ARC Study Underscores Economic Benefits of Physical Infrastructure
CHARLESTON, WEST VIRGINIA, October 25, 2007—Building physical infrastructure creates jobs, enhances tax revenue, and leverages public investment. That is the message of a study unveiled today by Governor Joe Manchin III and ARC Federal Co-Chair Anne B. Pope at the Appalachian Regional Commission (ARC) conference Back to Basics: Investing in and Improving Appalachia's Infrastructure, held at the Charleston Civic Center.
Conducted for ARC by the Economic Development Research Group and BizMiner/Brandow Company, the study, Program Evaluation of the Appalachian Regional Commission's Infrastructure and Public Works Projects, measured the economic development performance of 104 projects funded by ARC during the period 1999–2005. The study found that the projects had a significant impact on the Appalachian Region's economy, creating more than 17,600 new jobs and generating $639 million in new annual wages, and helping retain 9,580 threatened jobs and $325 million in existing annual wages.

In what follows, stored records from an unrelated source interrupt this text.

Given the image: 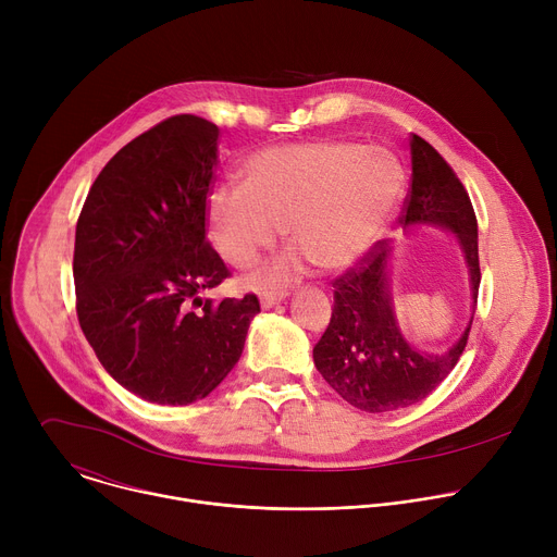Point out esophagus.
Listing matches in <instances>:
<instances>
[{
	"label": "esophagus",
	"instance_id": "1",
	"mask_svg": "<svg viewBox=\"0 0 557 557\" xmlns=\"http://www.w3.org/2000/svg\"><path fill=\"white\" fill-rule=\"evenodd\" d=\"M284 297H286V293H277V295L267 293V295H262V297H260V304H262V308H273V306H275V304H280Z\"/></svg>",
	"mask_w": 557,
	"mask_h": 557
}]
</instances>
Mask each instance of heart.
Here are the masks:
<instances>
[{"mask_svg": "<svg viewBox=\"0 0 557 557\" xmlns=\"http://www.w3.org/2000/svg\"><path fill=\"white\" fill-rule=\"evenodd\" d=\"M243 185H215L205 222L218 256L253 267L282 226L295 245L256 273V286L297 280L308 262L324 271L355 264L385 228L406 185L399 158L379 145L314 138L269 145L240 163Z\"/></svg>", "mask_w": 557, "mask_h": 557, "instance_id": "b5f03b06", "label": "heart"}]
</instances>
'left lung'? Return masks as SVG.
<instances>
[{"mask_svg":"<svg viewBox=\"0 0 557 557\" xmlns=\"http://www.w3.org/2000/svg\"><path fill=\"white\" fill-rule=\"evenodd\" d=\"M410 149L412 183L399 222L404 226L438 224L458 235L475 310L481 286L479 222L467 189L425 138L412 134ZM387 256L389 247L379 240L333 282L331 324L312 348L314 366L326 383L352 408L372 414L401 410L430 396L458 363L471 331L469 322L462 337L443 355L410 346L394 320Z\"/></svg>","mask_w":557,"mask_h":557,"instance_id":"left-lung-1","label":"left lung"}]
</instances>
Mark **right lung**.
I'll return each instance as SVG.
<instances>
[{"label":"right lung","instance_id":"add662e5","mask_svg":"<svg viewBox=\"0 0 557 557\" xmlns=\"http://www.w3.org/2000/svg\"><path fill=\"white\" fill-rule=\"evenodd\" d=\"M220 129L176 114L119 149L76 222V317L101 366L125 389L189 406L220 385L260 312L243 299H202L231 273L207 240Z\"/></svg>","mask_w":557,"mask_h":557}]
</instances>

The jobs created led to a net expansion of $1.3 billion in annual personal income in the Region. For each public dollar invested, the projects returned $9.30 in annual recurring personal income. In addition, the projects generated $1.7 billion in non-project leveraged private investment (LPI)—an LPI-to-investment ratio of 75 to 1. The projects' impact on annual tax revenue included an estimated $13.3 million in annual state income taxes, $16.6 million in annual state and local sales taxes, and $14.2 million in annual local property taxes.
"Physical infrastructure is the basic building block of economic growth," said Manchin. "As the governor of West Virginia and the ARC states' co-chair, I will continue to emphasize the implementation of projects that bring clean drinking water and wastewater services, as well as modern telecommunications, to West Virginia and the rest of Appalachia. These basic and necessary services will improve the quality of life and spur economic development for the entire Region."
"We think these are impressive numbers," said Pope, in commenting on the study. "They show that ARC's policy of investing over half of its project funds in physical infrastructure is not only improving the lives of people in West Virginia and throughout Appalachia, it is also reaping important dividends in job creation, public investment leveraging, and tax revenue."
The report also showed gaps in the Region's ability to grow new businesses at the same rate as the nation as a whole. Pope said ARC is responding to this challenge by expanding telecommunications investments and increasing investments in entrepreneurial assistance in the Region's economically distressed, at-risk, and transitional areas.
The study concluded that the projects studied had enhanced economic diversification in the Region and that there was a "highly favorable perception of the ARC program" among local development professionals and project stakeholders.